- Set problem
Write out, word for word, every line from the one containing "How far is white" through the last line of the records below, both ends included.

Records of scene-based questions
***

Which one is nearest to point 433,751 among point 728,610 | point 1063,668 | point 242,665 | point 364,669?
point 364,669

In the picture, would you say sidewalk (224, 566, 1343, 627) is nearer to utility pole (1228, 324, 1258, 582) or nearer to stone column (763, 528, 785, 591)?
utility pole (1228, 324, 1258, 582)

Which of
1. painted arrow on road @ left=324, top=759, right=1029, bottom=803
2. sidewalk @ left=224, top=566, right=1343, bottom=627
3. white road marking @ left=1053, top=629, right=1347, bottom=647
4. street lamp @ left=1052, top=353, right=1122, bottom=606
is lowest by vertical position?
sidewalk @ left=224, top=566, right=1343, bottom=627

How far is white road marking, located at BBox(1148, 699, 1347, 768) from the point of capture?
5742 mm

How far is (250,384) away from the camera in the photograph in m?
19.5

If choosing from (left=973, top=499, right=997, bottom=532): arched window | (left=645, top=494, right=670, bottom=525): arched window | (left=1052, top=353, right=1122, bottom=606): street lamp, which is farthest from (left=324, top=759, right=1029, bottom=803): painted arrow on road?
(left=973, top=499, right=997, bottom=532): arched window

***

- Task solution
How far is white road marking, located at BBox(1148, 699, 1347, 768) from the point of capture?
5742 mm

How far is (250,384) away from the camera in the photograph in m?
19.5

If choosing from (left=973, top=499, right=997, bottom=532): arched window | (left=645, top=494, right=670, bottom=525): arched window | (left=1052, top=353, right=1122, bottom=606): street lamp, which is farthest from (left=324, top=759, right=1029, bottom=803): painted arrow on road?
(left=973, top=499, right=997, bottom=532): arched window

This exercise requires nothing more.